● **Written tasks**:
a) Update the Syria column by giving its text again, starting with "I should repeat" and going on through "an unproven hypothesis.", with "helicopter gunships" replaced by "military aircraft".
b) Take the column on Syria further, continuing from the point where it stops.

April 13, 2018
MY CORNER by Boyd Cathey
SYRIA Part V: Some Critical Questions that Must be Answered
Friends,
Yes,
there are other issues raging in Washington-on-the-Potomac other than Syria—the
continued overreach of the Mueller investigation and the FBI raid on the
offices and home of President Trump’s personal attorney, Michael Cohen, being
two significant ones.
And,
yes, the caravan—or is it now “caravans”—of illegals (intermixed with violent
and vicious MS-13 gang members) continues to make its way to the US-Mexico
border where the infamous “catch-and-release” program will enable them to
spread out with virtual impunity into the United States. Recall this procedure
“under which people
caught in unlawful immigration status are released while they wait for a hearing
with an immigration judge,” in other words, essentially given free passage into
the continental United States, as most of them will never show up for immigration hearings. The "catch and
release" nickname came into use during the Republican George W. Bush administration.
More on these topics
later.
But today two
additional and short items on Syria, as we await what appears to be the
beginning of a full-fledged assault on that country:
Yesterday on a
couple of occasions I heard Defense Secretary James N. Mattis quoted about the
impending action in Syria, and this is what he said about the chemical attack
on Douma:
“We know who did it, but we need to find
the proof.”
I should repeat that
for clarity’s sake: “We know who did it, but we need to find the proof.”
Do we understand
what the honorable Secretary of Defense is actually saying: “We’ve already
decided whom to blame, but we don’t have the evidence.” Even the assertion, made
by retired General Jack Keane (on Fox) that the chemical attack was launched by
helicopter gunships “and the rebels don’t have helicopters” (thus they couldn’t
have done it) remains an unproven hypothesis.
And to muddy the
waters even more, an international inspection team of independent experts and
scientists [formed by the Organization for the Prevention of Chemical Weapons],
supported strongly by Russia, is slated to arrive in the village this weekend. And
because of that, the howls of the Neocon foreign policy hawks—of Lindsey Graham,
General Keane, The Weekly Standard,
and others—have reached fever pitch. “Since the Russians now occupy Douma,”

● **Excerpted records**:

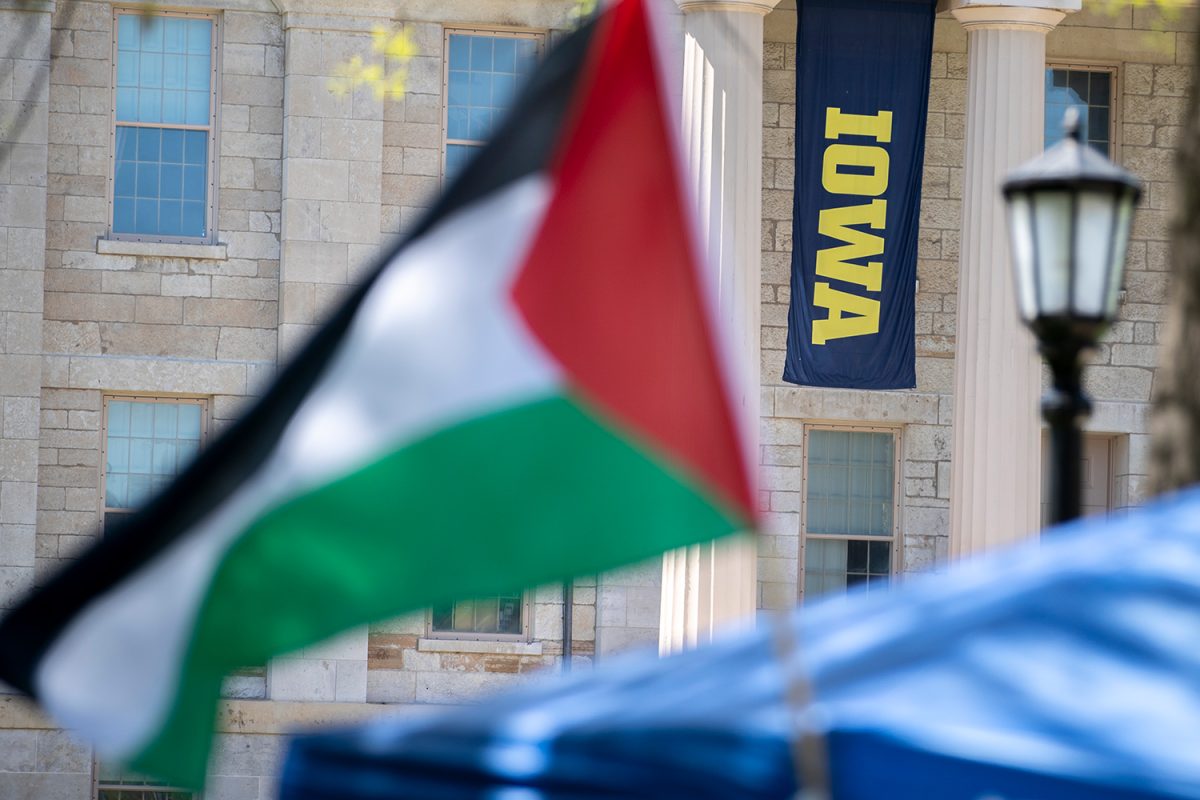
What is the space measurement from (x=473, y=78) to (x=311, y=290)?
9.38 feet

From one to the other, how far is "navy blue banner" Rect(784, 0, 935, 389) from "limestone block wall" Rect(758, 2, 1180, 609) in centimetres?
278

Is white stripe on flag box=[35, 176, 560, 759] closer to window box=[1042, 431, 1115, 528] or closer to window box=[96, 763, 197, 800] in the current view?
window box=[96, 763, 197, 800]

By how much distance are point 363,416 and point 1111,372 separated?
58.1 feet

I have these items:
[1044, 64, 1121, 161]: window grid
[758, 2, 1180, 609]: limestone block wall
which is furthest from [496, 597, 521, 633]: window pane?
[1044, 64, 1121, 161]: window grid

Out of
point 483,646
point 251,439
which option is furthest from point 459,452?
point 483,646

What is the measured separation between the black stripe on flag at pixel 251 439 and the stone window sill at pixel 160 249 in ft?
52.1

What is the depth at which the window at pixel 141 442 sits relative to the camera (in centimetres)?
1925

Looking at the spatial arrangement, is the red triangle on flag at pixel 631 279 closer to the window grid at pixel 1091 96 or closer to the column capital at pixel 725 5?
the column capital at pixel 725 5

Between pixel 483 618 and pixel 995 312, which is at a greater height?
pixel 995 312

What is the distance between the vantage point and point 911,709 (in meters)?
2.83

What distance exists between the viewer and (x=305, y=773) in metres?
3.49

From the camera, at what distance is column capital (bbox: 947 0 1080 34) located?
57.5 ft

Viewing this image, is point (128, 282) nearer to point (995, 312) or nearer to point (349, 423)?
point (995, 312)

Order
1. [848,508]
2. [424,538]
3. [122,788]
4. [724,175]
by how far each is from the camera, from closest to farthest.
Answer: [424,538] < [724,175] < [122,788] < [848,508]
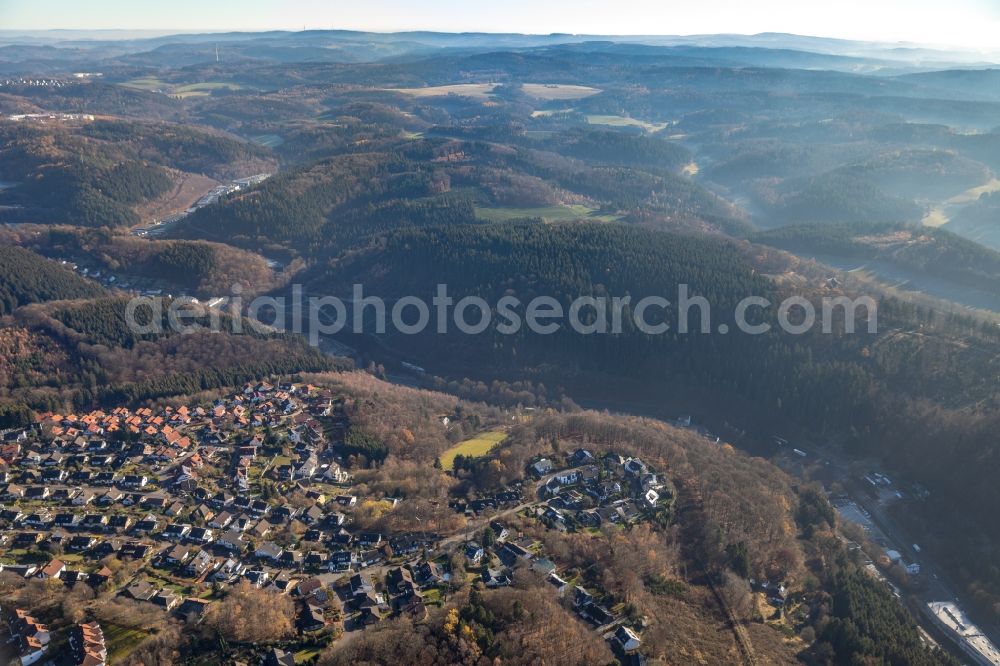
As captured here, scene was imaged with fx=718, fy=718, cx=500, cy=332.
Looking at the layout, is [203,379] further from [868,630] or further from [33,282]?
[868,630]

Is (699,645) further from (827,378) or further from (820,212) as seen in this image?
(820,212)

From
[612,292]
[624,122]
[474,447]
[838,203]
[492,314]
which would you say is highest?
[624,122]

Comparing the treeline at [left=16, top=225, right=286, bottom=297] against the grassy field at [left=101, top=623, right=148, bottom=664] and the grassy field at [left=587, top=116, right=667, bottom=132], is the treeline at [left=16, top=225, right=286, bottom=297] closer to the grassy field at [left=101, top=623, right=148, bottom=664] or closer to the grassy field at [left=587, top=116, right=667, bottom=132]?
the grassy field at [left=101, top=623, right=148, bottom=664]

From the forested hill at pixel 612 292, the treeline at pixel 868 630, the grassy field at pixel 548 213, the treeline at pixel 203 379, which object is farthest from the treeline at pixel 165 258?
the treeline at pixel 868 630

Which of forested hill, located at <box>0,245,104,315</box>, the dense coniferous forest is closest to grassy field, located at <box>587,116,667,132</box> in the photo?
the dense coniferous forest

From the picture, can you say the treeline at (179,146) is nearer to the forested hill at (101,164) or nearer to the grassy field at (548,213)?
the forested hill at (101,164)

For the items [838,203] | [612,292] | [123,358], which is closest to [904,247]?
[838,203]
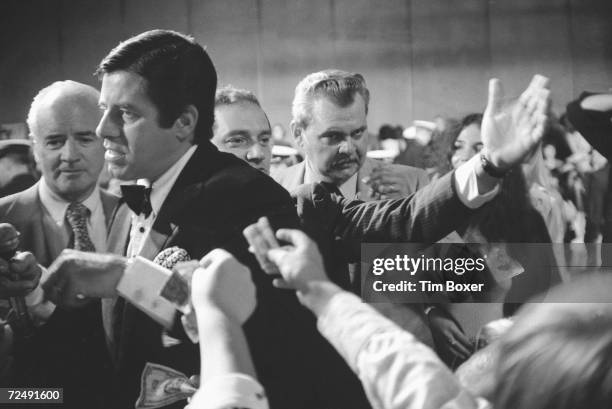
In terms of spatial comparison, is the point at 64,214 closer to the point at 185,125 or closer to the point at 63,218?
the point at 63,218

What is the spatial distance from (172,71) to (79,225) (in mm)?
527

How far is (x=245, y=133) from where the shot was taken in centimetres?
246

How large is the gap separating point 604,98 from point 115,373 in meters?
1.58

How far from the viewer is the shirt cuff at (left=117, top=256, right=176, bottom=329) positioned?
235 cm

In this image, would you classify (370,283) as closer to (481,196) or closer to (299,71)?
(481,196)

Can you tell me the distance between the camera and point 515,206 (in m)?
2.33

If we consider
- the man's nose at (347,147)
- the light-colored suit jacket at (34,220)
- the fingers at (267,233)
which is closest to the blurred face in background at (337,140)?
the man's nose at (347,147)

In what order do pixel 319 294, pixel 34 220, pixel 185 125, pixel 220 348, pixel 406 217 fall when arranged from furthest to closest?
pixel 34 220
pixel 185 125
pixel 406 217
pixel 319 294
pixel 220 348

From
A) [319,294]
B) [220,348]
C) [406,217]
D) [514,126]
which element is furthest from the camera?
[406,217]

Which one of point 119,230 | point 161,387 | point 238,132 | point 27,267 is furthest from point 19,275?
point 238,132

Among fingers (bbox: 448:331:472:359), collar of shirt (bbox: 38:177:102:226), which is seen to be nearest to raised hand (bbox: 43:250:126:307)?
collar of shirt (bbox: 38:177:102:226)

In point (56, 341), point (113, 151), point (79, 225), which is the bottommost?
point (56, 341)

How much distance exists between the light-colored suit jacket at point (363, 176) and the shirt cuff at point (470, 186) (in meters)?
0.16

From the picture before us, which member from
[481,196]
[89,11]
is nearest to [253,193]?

--

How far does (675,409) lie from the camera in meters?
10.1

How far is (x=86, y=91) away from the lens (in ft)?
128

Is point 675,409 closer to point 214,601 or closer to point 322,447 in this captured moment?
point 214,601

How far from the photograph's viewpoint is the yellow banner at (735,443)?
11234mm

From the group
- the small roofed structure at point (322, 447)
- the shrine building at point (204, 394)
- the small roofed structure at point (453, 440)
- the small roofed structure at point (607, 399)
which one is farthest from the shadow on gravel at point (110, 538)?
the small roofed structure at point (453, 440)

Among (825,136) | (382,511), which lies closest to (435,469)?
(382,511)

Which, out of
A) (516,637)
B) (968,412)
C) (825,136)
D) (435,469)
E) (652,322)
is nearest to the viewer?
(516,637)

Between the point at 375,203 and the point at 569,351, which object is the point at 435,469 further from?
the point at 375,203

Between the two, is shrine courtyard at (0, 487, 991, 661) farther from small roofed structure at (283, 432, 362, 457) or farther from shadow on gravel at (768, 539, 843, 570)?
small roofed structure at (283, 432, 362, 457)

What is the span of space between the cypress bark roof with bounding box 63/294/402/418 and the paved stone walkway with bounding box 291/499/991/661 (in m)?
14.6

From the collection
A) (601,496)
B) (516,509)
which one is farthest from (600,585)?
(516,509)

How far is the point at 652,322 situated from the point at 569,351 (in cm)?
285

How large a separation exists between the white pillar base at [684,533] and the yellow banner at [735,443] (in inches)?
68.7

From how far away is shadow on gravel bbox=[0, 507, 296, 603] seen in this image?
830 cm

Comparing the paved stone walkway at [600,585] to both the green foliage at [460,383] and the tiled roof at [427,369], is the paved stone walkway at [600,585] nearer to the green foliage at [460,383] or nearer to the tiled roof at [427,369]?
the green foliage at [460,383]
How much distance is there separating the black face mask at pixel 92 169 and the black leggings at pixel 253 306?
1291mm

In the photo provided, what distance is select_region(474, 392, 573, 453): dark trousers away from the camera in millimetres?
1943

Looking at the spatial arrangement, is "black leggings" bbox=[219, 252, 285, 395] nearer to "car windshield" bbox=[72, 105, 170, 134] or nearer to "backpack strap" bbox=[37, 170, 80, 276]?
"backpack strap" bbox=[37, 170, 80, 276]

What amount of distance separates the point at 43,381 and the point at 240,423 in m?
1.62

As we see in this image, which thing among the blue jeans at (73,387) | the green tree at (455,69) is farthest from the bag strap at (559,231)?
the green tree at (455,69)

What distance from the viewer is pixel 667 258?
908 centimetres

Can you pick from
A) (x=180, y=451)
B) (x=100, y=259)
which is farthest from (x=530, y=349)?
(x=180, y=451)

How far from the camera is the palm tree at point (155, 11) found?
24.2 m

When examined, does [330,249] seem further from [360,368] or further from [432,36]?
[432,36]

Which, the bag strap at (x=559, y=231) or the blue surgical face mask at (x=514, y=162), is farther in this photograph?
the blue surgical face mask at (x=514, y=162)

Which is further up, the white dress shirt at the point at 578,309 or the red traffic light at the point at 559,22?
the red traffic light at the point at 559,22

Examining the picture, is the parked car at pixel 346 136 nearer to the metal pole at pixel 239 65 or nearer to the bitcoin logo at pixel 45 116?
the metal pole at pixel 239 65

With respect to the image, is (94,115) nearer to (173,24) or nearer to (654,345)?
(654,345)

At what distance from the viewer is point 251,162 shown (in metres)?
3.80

==

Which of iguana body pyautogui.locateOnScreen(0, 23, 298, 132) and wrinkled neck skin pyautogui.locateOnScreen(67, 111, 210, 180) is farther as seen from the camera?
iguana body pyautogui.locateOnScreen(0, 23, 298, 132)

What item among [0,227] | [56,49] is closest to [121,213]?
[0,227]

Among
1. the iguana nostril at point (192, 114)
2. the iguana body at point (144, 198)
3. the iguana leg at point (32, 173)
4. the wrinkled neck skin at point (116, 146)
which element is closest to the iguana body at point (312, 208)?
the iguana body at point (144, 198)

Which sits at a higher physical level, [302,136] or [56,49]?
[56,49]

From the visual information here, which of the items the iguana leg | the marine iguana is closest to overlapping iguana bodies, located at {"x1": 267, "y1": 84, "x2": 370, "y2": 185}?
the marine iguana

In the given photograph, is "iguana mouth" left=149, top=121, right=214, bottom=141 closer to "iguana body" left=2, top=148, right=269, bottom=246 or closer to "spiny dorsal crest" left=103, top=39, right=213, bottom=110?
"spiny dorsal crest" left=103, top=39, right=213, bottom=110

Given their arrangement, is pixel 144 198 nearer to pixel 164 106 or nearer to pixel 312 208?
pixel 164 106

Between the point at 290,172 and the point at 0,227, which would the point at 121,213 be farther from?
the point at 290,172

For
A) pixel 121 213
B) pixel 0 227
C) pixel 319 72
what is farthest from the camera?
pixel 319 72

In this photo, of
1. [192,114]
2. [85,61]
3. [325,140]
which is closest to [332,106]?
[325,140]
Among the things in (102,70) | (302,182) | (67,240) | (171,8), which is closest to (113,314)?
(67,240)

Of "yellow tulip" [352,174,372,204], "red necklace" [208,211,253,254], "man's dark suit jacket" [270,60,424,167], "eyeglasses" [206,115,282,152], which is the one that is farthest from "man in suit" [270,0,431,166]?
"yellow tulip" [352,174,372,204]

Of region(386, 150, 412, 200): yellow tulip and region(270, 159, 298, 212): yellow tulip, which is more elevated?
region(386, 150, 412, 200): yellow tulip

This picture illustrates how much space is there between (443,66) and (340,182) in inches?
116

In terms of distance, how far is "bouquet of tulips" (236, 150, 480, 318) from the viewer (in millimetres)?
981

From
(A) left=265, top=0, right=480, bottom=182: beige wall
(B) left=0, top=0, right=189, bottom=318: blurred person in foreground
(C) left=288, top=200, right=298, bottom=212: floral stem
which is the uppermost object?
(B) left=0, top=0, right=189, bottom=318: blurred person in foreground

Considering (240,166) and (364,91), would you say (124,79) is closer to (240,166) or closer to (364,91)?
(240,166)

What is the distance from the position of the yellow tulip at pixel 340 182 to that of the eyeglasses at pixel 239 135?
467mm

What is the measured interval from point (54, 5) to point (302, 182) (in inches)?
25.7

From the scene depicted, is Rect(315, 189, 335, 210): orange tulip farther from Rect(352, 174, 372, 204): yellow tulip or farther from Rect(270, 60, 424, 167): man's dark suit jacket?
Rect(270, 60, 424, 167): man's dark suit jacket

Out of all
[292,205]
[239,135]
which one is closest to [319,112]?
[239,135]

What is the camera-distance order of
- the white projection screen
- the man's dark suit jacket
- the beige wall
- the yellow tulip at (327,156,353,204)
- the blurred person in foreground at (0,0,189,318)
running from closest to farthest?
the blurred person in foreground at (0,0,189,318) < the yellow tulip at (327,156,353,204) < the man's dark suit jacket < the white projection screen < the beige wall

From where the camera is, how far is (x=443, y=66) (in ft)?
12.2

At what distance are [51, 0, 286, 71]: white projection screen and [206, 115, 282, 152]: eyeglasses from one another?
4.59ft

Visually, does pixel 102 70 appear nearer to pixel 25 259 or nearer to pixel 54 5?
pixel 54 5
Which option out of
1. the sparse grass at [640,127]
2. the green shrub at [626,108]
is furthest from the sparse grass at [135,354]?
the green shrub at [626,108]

● **Replies**:
a)
I should repeat that
for clarity’s sake: “We know who did it, but we need to find the proof.”
Do we understand
what the honorable Secretary of Defense is actually saying: “We’ve already
decided whom to blame, but we don’t have the evidence.” Even the assertion, made
by retired General Jack Keane (on Fox) that the chemical attack was launched by
military aircraft “and the rebels don’t have helicopters” (thus they couldn’t
have done it) remains an unproven hypothesis.

b)
they scream, “they might alter the site before the inspection team arrives, so
the president must act NOW before the team arrives!”
But the facts are
that even if the Russians wished to “cover up” the purported attack, they could
not—the residue and evidence would still be there.
No: the real reason
the Neocon foreign policy globalists who surround the president want to attack
immediately is that they don’t want the inspection team to reveal the facts
which could well undo their narrative and perhaps even forestall an expansion
of a war which only aids in the rebirth of Islamic Jihadi terror and a
potential conflict with Russia.
Even now what
remains of al-Qaeda in Syria eagerly and publicly anticipates an American
military strike as a signal to re-start their campaign, coordinating it with
action against President Assad: “The
Commander of the FSA (Free Syrian Army, aka
Al-Qaeda) announced they will begin a new offensive in Syria. He also claimed
that possible US strike[s] will weaken Damascus’ position and will allow [it] to start
‘real talk’ for a peace agreement.” [http://theduran.com/al-qaeda-isis-planning-offensive-in-syria-once-trump-launches-missiles/?mc_cid=fd13066d3e&mc_eid=42e11870e2] But you won’t hear this
or read this in the Neocon press or at the Mainstream Media.
Almost exactly one year
ago this month the United States launched an attack on a Syrian air force base
in retaliation for another alleged chemical attack, this one supposedly of
sarin gas. (Sarin is extremely poisonous to unprotected skin, but damning photographs
provided by the Jihadi rebels show the pro-rebel “White Helmets” handling the
victims without any protective gear.)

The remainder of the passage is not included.